* [To do] Repeat, word for word, the part of the NFS mailing-list message that opens with the words "Maybe its time" and closes with "on the subject.".

* [Document passage]
::::::

You cannot simply update linux system tcp parameters and expect nfs to 
work well performance-wise over the wan.  The NFS server does not use 
system tcp parameters.  This is a long standing issue.  A patch was 
originally added in 2.6.30 that enabled NFS to use linux tcp buffer 
autotuning, which would resolve the issue, but a regression was reported 
(http://thread.gmane.org/gmane.linux.kernel/826598 ) and so they removed 
the patch.

Maybe its time to rethink allowing users to manually set linux nfs 
server tcp buffer sizes?  Years have passed on this subject and people 
are still waiting.  Good performance over the wan will require manually 
setting tcp buffer sizes.  As mentioned in the regression thread, 
autotuning can reduce performance by up to 10%.  Here is a patch 
(slightly outdated) that creates 2 sysctls that allow users to manually 
to set NFS TCP buffer sizes.  The first link also has a fair amount of 
background information on the subject.
http://www.spinics.net/lists/linux-nfs/msg01338.html
http://www.spinics.net/lists/linux-nfs/msg01339.html

Dean


Wu Fengguang wrote:
> On Wed, Mar 03, 2010 at 02:42:19AM +0800, Trond Myklebust wrote:
>   
>> On Tue, 2010-03-02 at 12:33 -0500, John Stoffel wrote: 
>>     
>>>>>>>> "Trond" == Trond Myklebust <Trond.Myklebust@...app.com> writes:
>>>>>>>>                 
>>> Trond> On Tue, 2010-03-02 at 11:10 +0800, Wu Fengguang wrote: 
>>>       
>>>>> Dave,
>>>>>
>>>>> Here is one more test on a big ext4 disk file:
>>>>>
>>>>> 16k	39.7 MB/s
>>>>> 32k	54.3 MB/s
>>>>> 64k	63.6 MB/s
>>>>> 128k	72.6 MB/s
>>>>> 256k	71.7 MB/s
>>>>> rsize ==> 512k  71.7 MB/s
>>>>> 1024k	72.2 MB/s
>>>>> 2048k	71.0 MB/s
>>>>> 4096k	73.0 MB/s
>>>>> 8192k	74.3 MB/s
>>>>> 16384k	74.5 MB/s
>>>>>
>>>>> It shows that >=128k client side readahead is enough for single disk
>>>>> case :) As for RAID configurations, I guess big server side readahead
>>>>> should be enough.

::::::

* [Provided records]
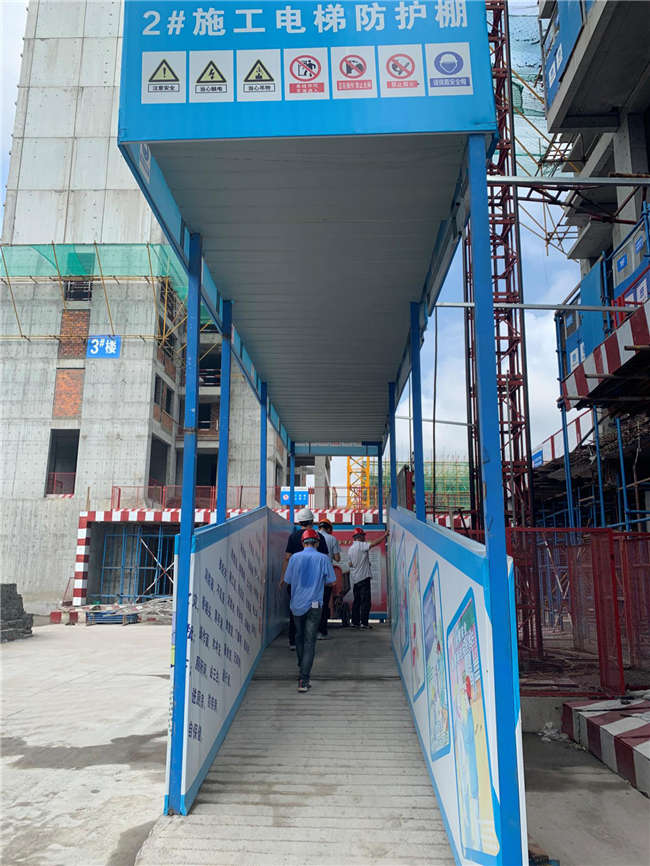 首页| 尊龙·Z6(中国集团)官方网站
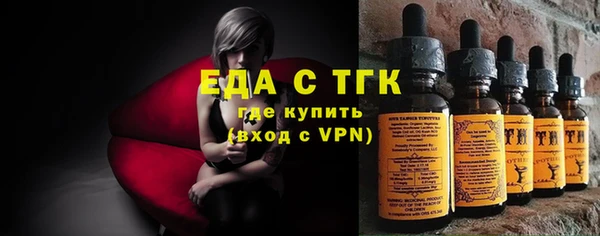 кристаллы Володарск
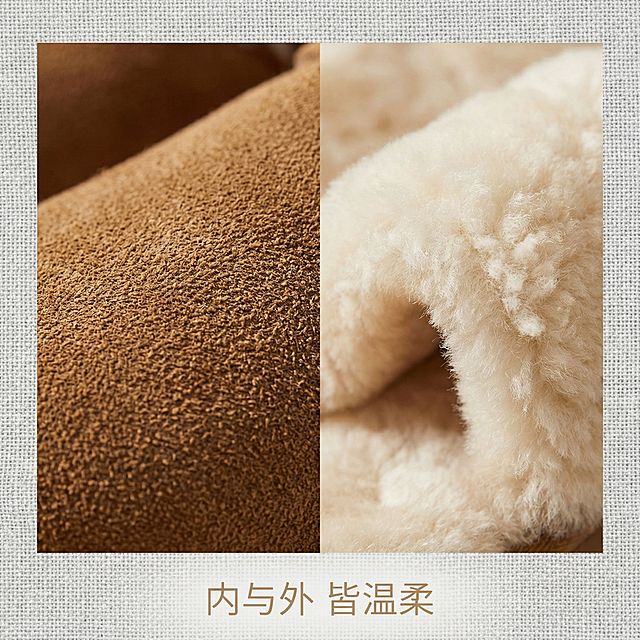 微距俯拍：左半部分为牛反绒表面特写（强调纹理），右半部分为翻折鞋口露出的羊羔绒内里特写（强调柔软）

背景：浅灰色粗布纹理

文字排版（居中底部）：
「内与外 皆温柔」
（字体：无衬线细体，颜色：燕麦色）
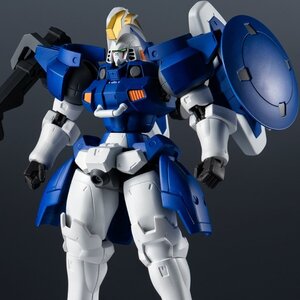 Gundam Universe Mobile Suit Gundam Wing OZ-00MS2 Tallgeese II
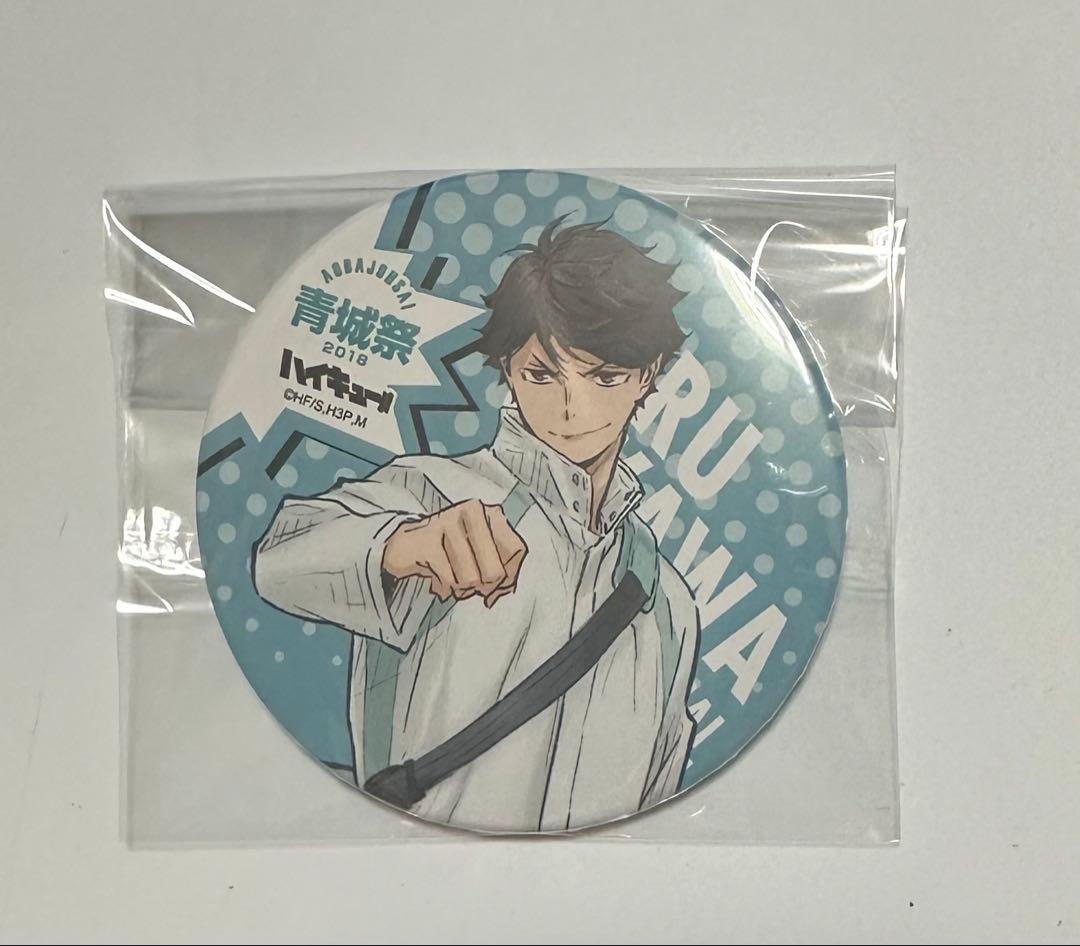 あんスタ 弓弦 ぱしゃっつ 9周年 TRIP 笑門来福 サイン カバーソング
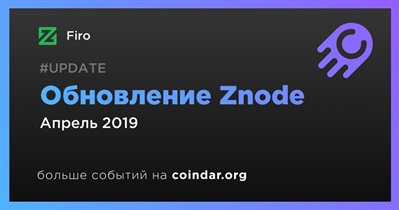 Обновление Znode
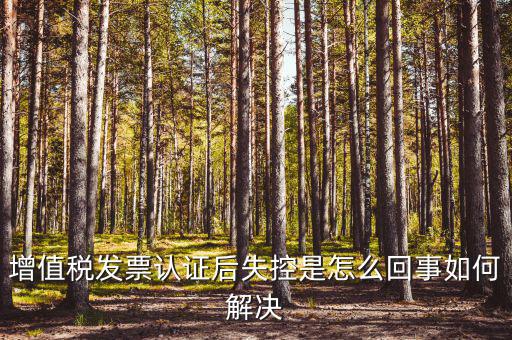 發票失控是什么意思，開票多久才知道發票失控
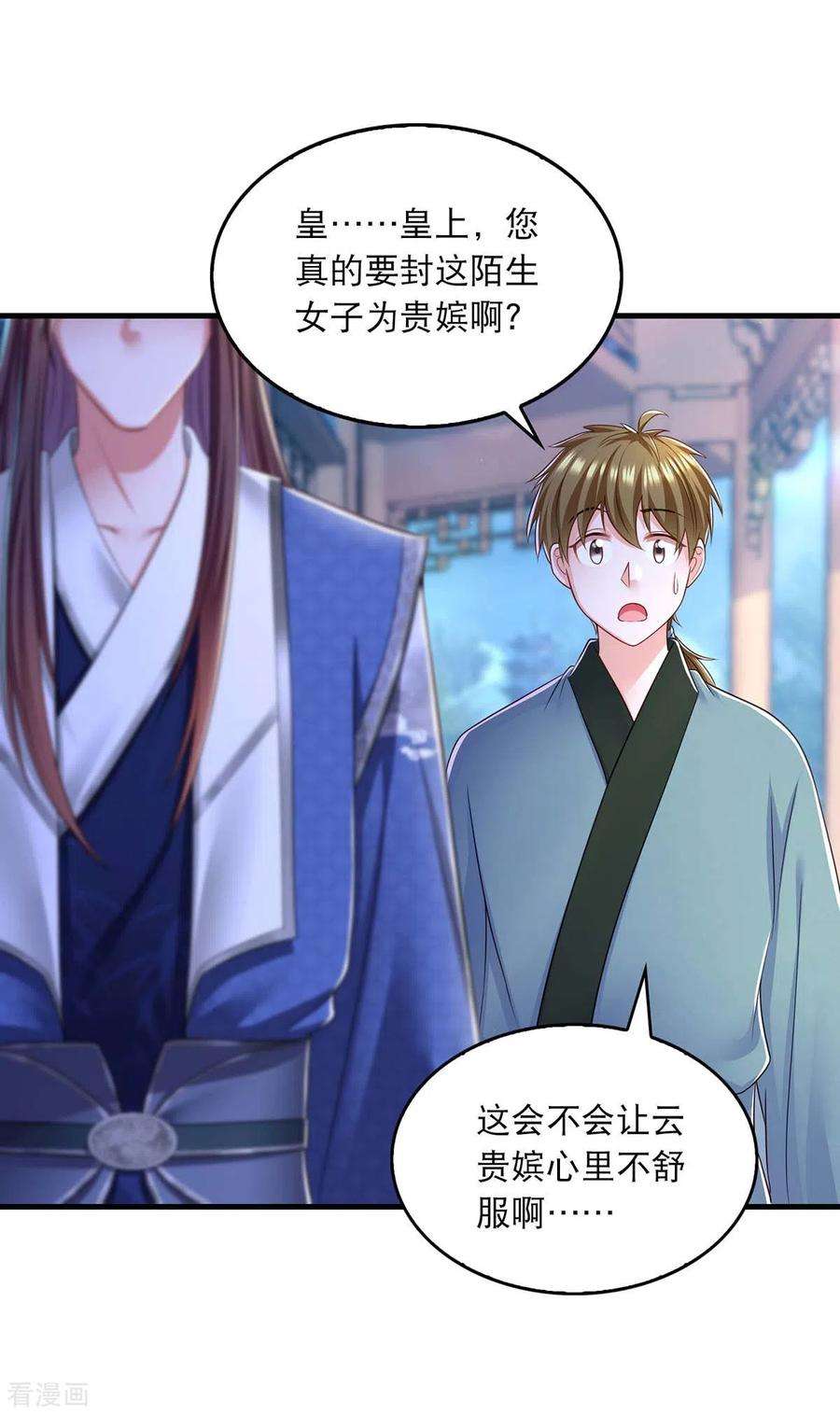 我在后宫当大佬90话 深谈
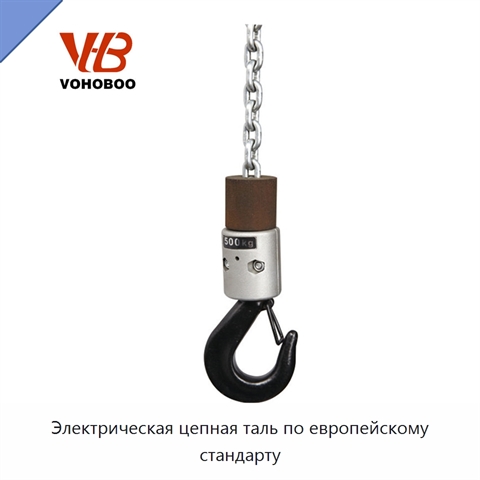 Электрическая цепная таль по европейскому стандарту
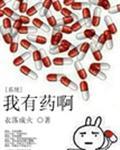 我有药啊[系统]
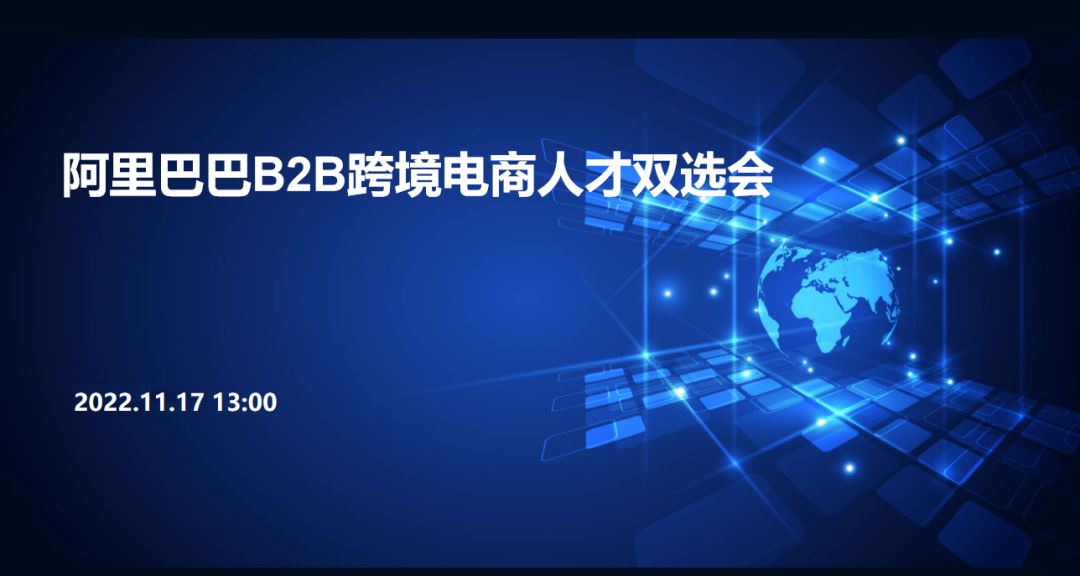 1670897611858248.png 微信圖片_20221213102556.png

::::::

* [Answer to the exercise]
Maybe its time to rethink allowing users to manually set linux nfs 
server tcp buffer sizes?  Years have passed on this subject and people 
are still waiting.  Good performance over the wan will require manually 
setting tcp buffer sizes.  As mentioned in the regression thread, 
autotuning can reduce performance by up to 10%.  Here is a patch 
(slightly outdated) that creates 2 sysctls that allow users to manually 
to set NFS TCP buffer sizes.  The first link also has a fair amount of 
background information on the subject.